Required action 1:
From the Telegraf thread below, set down everything from "Oh, and I still" down to "closing the issue.".
Required action 2:
In the Telegraf thread below, what does powersj say Telegraf does when it fails to connect to any output during initialization?

Given text:

Changing both of those things now lets me re-enable the MQTT output. Finally.

Oh, and I still think that a simple config error in Telegraf should NOT cause it to completely fall over. Certainly it should stop that specific output but the rest of Telegraf should continue to work. Without that, Telegraf isn't very useful as a system monitoring tool as it is far too fragile and subject to crashes when other services change. Which is why I'm not closing the issue.

powersj commented 2 years ago

Yeah, I was just able to reproduce after updating to mosquitto 2.0.14!

For 1 - We should at least update the docs to specify that it is not required. I can follow up with that.

For 2 - It looks like this was identified as a part of the https://github.com/influxdata/telegraf/pull/9803 and the docs specifically call out version v2.0.12 that the value must be set. I will update the docs as well that make this more visible and specify it is not just v2.0.12, but later versions as well it seems as I saw it with 2.0.14.

For your edit about Telegraf not falling over: I would not classify this as a config error. In this situation, a connection was unable to be established to an output. As a part of the initialization process, Telegraf will attempt to connect to all outputs and if there are any failures during that step, Telegraf will stop. This is absolutely the intended behavior. I do think we could do better with retries in some situations, but Telegraf should not start running if outputs are not able to be connected to in the first place.

TotallyInformation commented 2 years ago

Yeah, I was just able to reproduce after updating to mosquitto 2.0.14!

For 1 - We should at least update the docs to specify that it is not required. I can follow up with that.

For 2 - It looks like this was identified as a part of the #9803 and the docs specifically call out version v2.0.12 that the value must be set. I will update the docs as well that make this more visible and specify it is not just v2.0.12, but later versions as well it seems as I saw it with 2.0.14.

Thanks for all that.

For your edit about Telegraf not falling over: I would not classify this as a config error. In this situation, a connection was unable to be established to an output. As a part of the initialization process, Telegraf will attempt to connect to all outputs and if there are any failures during that step, Telegraf will stop. This is absolutely the intended behavior. I do think we could do better with retries in some situations, but Telegraf should not start running if outputs are not able to be connected to in the first place.

As an IT Enterprise Architect, I'd have to disagree with that approach I'm afraid. If an output dependency is updated and it stops Telegraf from producing output on that channel, then absolutely Telegraf should complain. But as many of us are using Telegraf to consolidate and report on system utilisation and performance, having the whole thing stop dead because someone updated another service is not what I'd expect or want. After all, I do have other channels configured as well.

I had thought about recommending it for some of our systems but this would mean that I'd still have to implement something else to keep an eye on Telegraf as well.

Data for review:
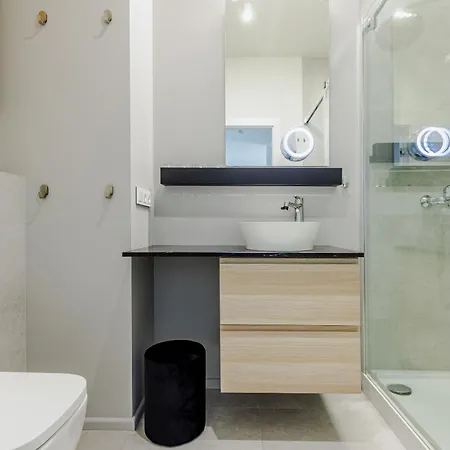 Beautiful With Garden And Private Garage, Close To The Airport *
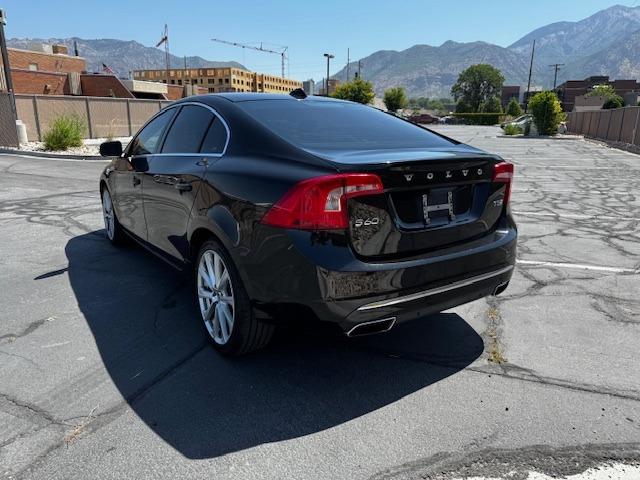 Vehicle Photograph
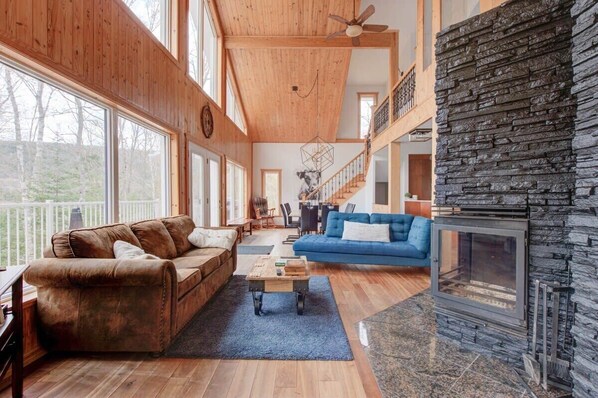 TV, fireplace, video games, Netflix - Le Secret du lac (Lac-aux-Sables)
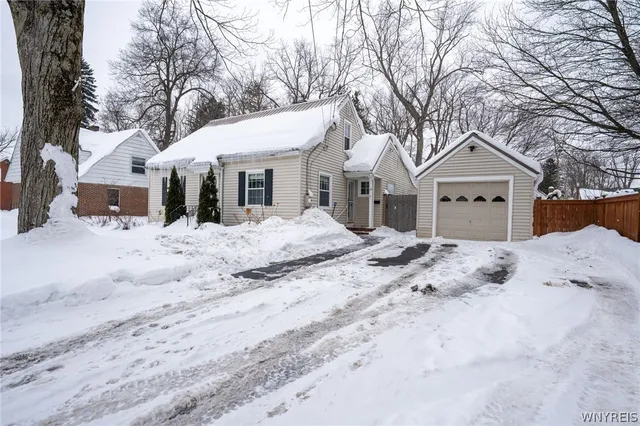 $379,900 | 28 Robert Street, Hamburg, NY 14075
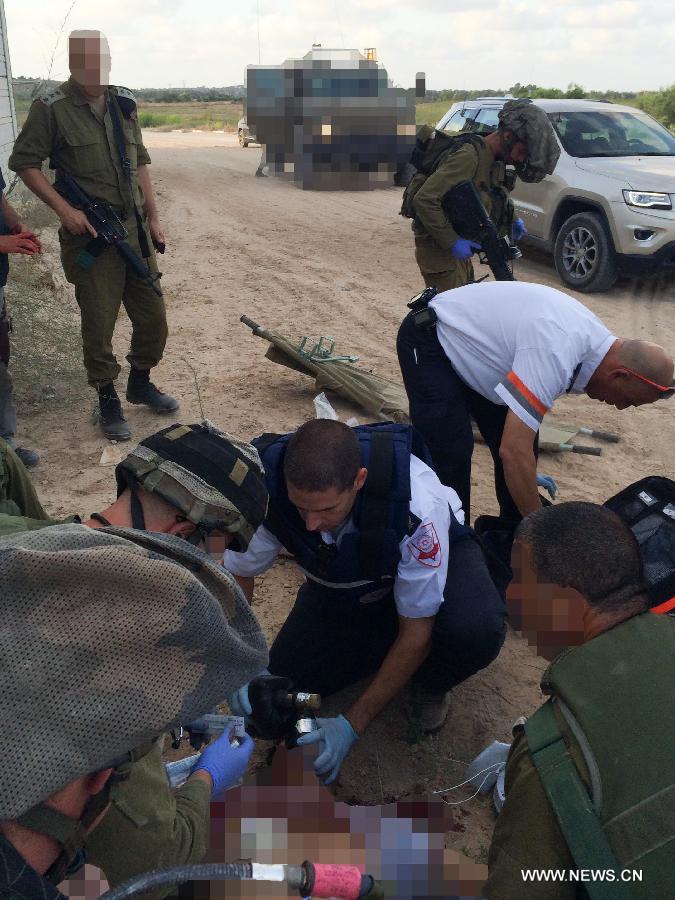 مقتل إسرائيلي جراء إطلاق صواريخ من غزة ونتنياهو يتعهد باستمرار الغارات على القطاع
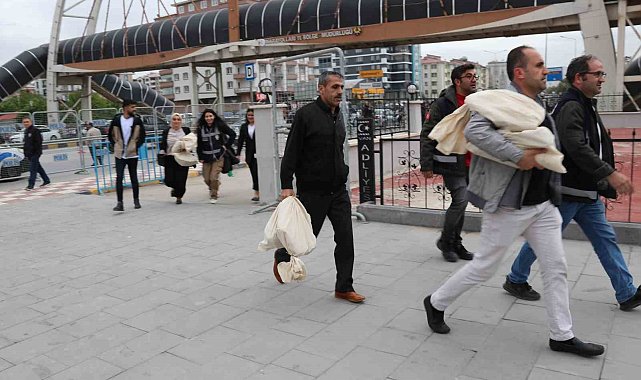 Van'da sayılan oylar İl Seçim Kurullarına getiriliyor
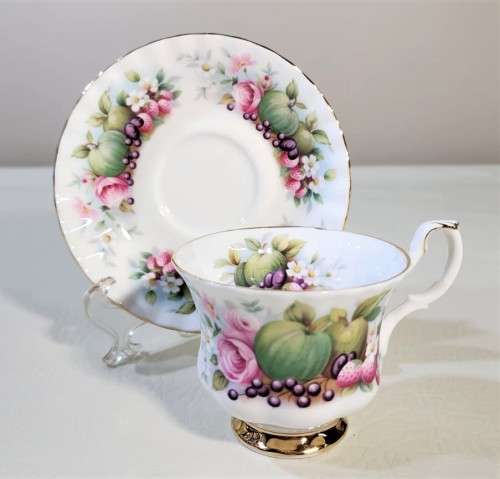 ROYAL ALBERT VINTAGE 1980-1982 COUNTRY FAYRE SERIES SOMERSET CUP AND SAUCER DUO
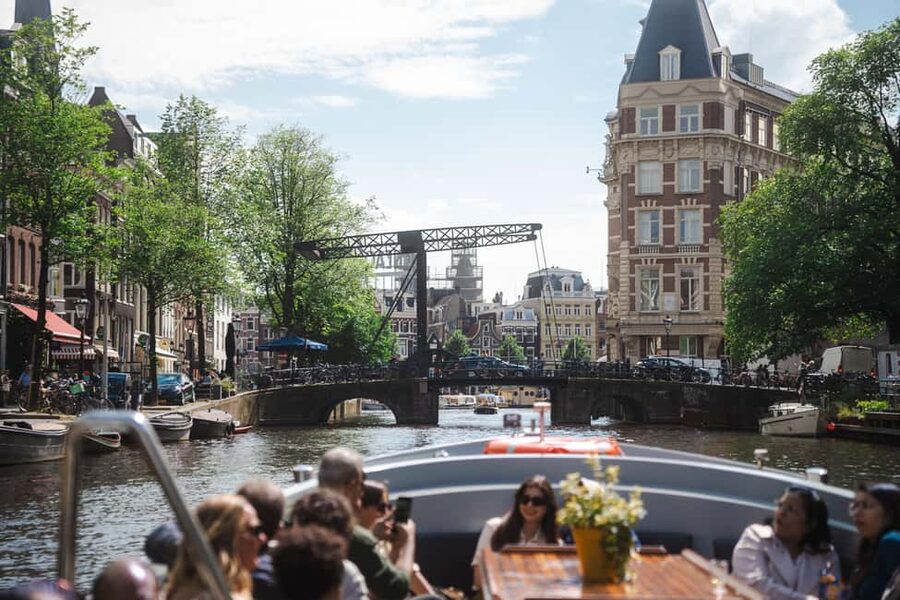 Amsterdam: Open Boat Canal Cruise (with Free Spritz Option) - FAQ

Task output 1:
Oh, and I still think that a simple config error in Telegraf should NOT cause it to completely fall over. Certainly it should stop that specific output but the rest of Telegraf should continue to work. Without that, Telegraf isn't very useful as a system monitoring tool as it is far too fragile and subject to crashes when other services change. Which is why I'm not closing the issue.

Task output 2:
Telegraf stops.